Task brief: Extend the interview with Hope about her art, picking up after its last sentence.

About her work Hope has said that "through installation,
sound and video,
I create work which translates my own personal discoveries.
. . . I produce
my work so that I will better understand the person I am."
2
Hope grew up on the
Tuscarora Indian Reservation, where her father is an enrolled
member of the tribe. She received an AAS and BFA in graphic design
from the Rochester Institute of Technology and an MFA from Rensselaer
Polytechnic Institute in electronic arts. She has spent the past
twelve years working as a graphic designer and is currently proprietor
of Printup Graphic Design. She also teaches at the Sage Colleges
in Albany.
Her work has been shown at The College of New Rochelle, Skidmore
College, The Studycentre for American Indians, Antwerp, Belgium,
The State University of New York, Albany, The National Museum
of the American Indian, and the Science Museum of Minnesota in
St. Paul. In 1998 she received an award from the Lyn Blumenthal
Memorial Fund for Independent and has shown her work at the Native
Americas International Film Festival in Santa Fe. She has also
been a guest lecturer at the Banff Center for the Arts in Alberta,
Canada.
We talked in her kitchen in Schenectady, New York in 1994.
LA: Could you talk about how My spirit speaks (1994)
developed?
MPH: For that piece, I wanted to create something that
summed up my studies at graduate school, but I took a roundabout
way to finally get there. When I started graduate school, I really
didn't identify with being Native American even though I grew
up on the reservation and I lived there for eighteen years. When
I moved away, I really left that part of me behind because I felt
that in order to make it in the mainstream I had to rid myself
of that identity. I was applying for grad school grants and one
of the grants asked me what I could do for my community. It was
a Native American grant and I really didn't know how to answer
the question, first of all because I had been so removed from
my community, and secondly because I was working with technology.
My people believe that you live from the land, that's really the
basic part of the culture, and technology is going against that.
But I just picked up the video camera and started to shoot. I
would go to whatever function was going on in the area and begin
videotaping and watching the tapes, understanding what the culture
was about. Growing up on a reservation, it's kind of hard to explain,
you're labeled before you even walk out your front door. Then,
to leave the reservation and go to school being already labeled
as an Indian was really hard for me. When I started video-taping,
I would record some of the pow wows, and some of the elders speaking,
and I realized that that's what it was all about. For the first
video piece I worked on, We will give thanks and greetings
to our Mother the Earth (1992), I included Ernest Benedict
reciting a prayer of thanksgiving, and finally I understood what
the backbone of the culture is, and now I could share it with
my children, so that they wouldn't have to go through what I went
through. They could identify with who they were and be able to
share it. I guess that piece actually brought a lot of those ideas
together, being a Native woman living in contemporary society.
That video was based on The Family Tree of Peace.
I started The Family Tree of Peace as a beadwork drawing
when I began graduate school because I felt that if I'm going
to present myself as a Native person I have to understand my roots.
It represents three years of research in newspapers, tribal records,
and two books on the Printup family, which is my father's name.

Given material:
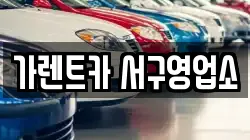 가렌트카 서구영업소
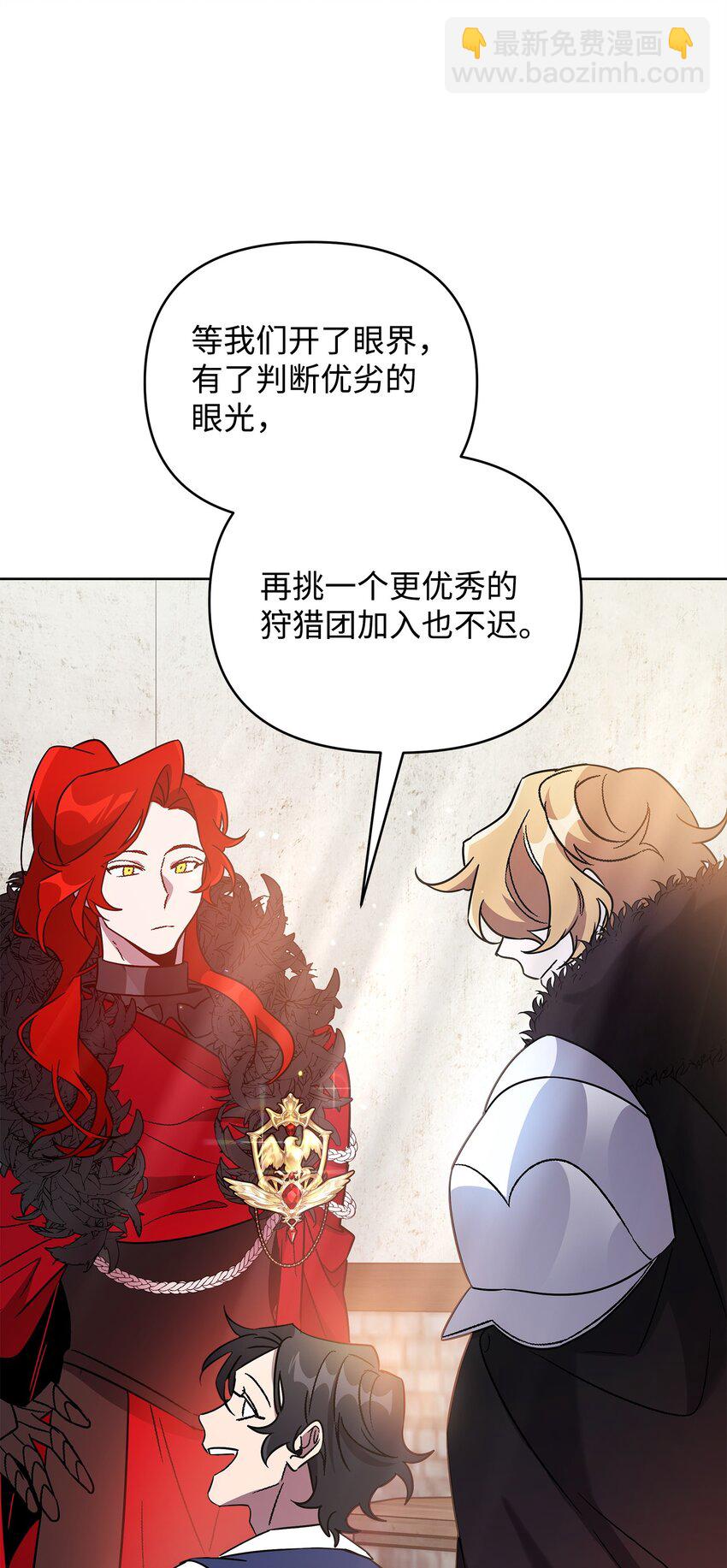 《召唤美男英雄的代价》39 近朱者赤 第41页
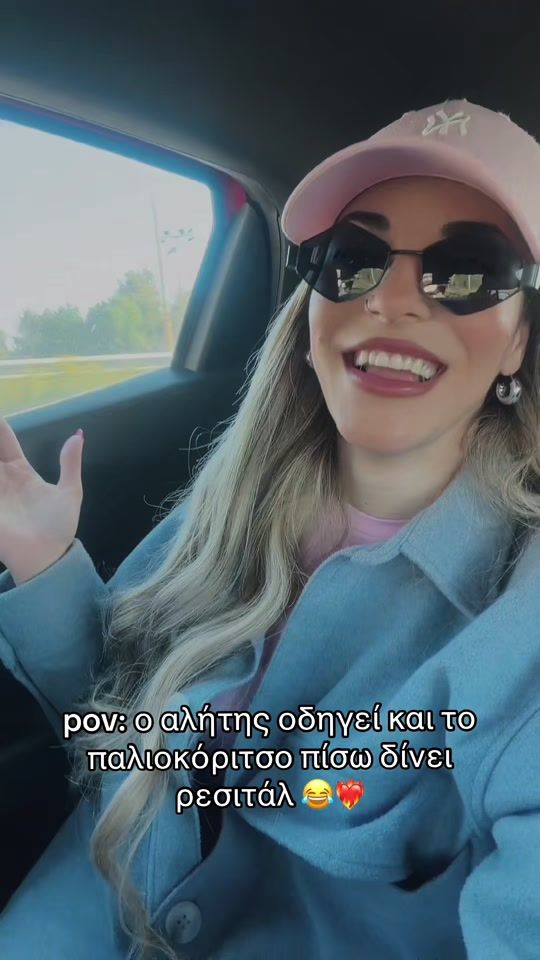 TikTok video thumbnail by maria_aggelaki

Task output:
He is the Native person in the family. My mother is not Native.
I began to trace as far back as I could, and my research ended
with seven generations of the family, because when the Iroquois
are making decisions within the Confederacy they always bear in
mind how their decision is going to affect seven generations.
They don't just think of themselves. My great-great-great-grandfather
was thinking of my children when he was making decisions. That
work was really about making peace with myself because I felt
like I'd finally been able to say, "OK, I'm Native American.
I can say it and I'm proud of it." That was the first time
in my life that I was able to do that. I decided to combine my
own family tree with the Iroquois Tree of Peace.
Anyway, for My spirit speaks, I wrote different things.
The video is actually documenting the creative process. The quotes
that came from one audio speaker, next to the one plexiglass sculpture
of the landscape, was from the Iroquois Great Law of Peace.
Out of the other speaker were different things that I wrote dealing
with technology, being a mother, trying to serve many roles in
society, and how at times it can be overwhelming, trying to make
a balance among everything. One plexisculpture is a landscape
and the other is a cityscape, showing the contradiction between
the two. The whole piece is about how developers strip the land
of all its trees and shrubbery, displace the animals that are
there, build the structure, and then and replant what they've
torn up. It changes the whole landscape. I tried to explore the
idea of nature versus technology and the way development takes
away the natural part of our environment. I showed a slow metamorphosis
from one environment to another. The design was actually computer-generated.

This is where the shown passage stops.